Effects of Thymoglobulin on Human B Cells

NCT ID: NCT02137876

Last Updated: 2018-03-29

Basic Information

• Recruitment Status: WITHDRAWN
• Study Classification: OBSERVATIONAL
• Study Start Date: 2014-04-30
• Study Completion Date: 2018-03-31

Brief Summary

This study is being done to better understand how immunosuppressive medications (anti-rejection medications that may or may not be approved by the Food and Drug Administration (FDA)) affect the alloimmune response (how a person's immune system reacts against another person's immune system). This will be determined by the blood tests run on the patients donated blood cells.

Specifically, the investigators will test different immunosuppression medications using in-vitro assays (in the laboratory, in test tubes) alone and/or in combination to test how they can affect B-cell proliferation and differentiation, leading to an altered distribution among defined B-cell subsets and to study if exposure of B cells to thymoglobulin can have effects on subsequent interaction between B and T cell in vitro.

To enable the investigators to understand how immunosuppressant medications affect immune systems in transplant patients, the investigators need to understand how they affect immune systems in healthy people.

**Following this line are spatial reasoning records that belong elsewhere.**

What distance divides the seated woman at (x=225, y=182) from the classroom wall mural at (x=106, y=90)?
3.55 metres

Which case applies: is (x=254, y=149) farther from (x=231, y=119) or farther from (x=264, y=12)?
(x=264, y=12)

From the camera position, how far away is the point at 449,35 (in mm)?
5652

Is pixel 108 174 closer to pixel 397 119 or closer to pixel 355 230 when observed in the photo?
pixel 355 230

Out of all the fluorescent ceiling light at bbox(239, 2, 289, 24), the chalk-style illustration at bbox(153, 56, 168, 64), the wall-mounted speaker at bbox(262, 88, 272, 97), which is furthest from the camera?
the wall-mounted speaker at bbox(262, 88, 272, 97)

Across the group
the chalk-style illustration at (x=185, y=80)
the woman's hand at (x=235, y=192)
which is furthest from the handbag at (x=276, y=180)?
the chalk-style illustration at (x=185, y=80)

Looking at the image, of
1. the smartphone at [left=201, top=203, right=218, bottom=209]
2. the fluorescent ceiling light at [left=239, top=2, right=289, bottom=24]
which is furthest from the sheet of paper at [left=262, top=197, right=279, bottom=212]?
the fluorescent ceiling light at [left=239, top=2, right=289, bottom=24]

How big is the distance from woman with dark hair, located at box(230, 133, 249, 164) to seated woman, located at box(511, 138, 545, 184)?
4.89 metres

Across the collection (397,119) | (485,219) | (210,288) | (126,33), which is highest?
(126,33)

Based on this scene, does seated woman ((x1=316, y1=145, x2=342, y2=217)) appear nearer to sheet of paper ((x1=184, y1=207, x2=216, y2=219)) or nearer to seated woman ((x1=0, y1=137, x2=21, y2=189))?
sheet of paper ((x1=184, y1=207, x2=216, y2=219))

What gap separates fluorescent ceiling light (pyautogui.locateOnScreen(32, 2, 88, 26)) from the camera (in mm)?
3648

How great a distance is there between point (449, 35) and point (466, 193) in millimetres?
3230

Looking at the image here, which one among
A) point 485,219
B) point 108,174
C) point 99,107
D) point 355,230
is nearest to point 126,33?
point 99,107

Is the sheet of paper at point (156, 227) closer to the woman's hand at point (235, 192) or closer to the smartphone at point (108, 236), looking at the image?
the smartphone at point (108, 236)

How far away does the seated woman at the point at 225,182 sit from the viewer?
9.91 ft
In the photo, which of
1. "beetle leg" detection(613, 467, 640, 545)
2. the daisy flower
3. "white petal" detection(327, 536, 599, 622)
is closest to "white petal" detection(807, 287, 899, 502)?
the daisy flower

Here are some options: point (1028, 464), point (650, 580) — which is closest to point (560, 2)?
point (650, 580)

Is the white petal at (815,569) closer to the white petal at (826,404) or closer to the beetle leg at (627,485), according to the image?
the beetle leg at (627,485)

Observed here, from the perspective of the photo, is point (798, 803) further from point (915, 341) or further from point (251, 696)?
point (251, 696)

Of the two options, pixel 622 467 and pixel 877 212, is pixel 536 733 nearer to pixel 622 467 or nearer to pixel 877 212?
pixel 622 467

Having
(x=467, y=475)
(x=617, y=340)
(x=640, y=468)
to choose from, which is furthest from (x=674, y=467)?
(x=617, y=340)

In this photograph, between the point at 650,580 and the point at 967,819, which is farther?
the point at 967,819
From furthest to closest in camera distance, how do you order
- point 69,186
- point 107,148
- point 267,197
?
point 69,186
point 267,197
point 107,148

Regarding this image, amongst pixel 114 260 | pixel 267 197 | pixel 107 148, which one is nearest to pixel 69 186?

To do this, the investigators will need to study blood collected from healthy volunteers.

Detailed Description

This is a research study of healthy subjects who will furnish blood samples for various assays over a period of one year.

Peripheral blood mononuclear cells (PBMC) will be isolated from healthy volunteers and CD19+ B cells will be selected using CD19 magnetic micro-beads.

B-cell cultures will be performed in culture medium consisting of Iscove's MDM (IMDM) medium (Gibco, Paisley, UK) supplemented with 10% human serum (HNS- GemCell), 0.5 ml Human Insulin (Sigma), 200mM L-Glutamine (Sigma) and 0.5% Gentamycin (Gibco).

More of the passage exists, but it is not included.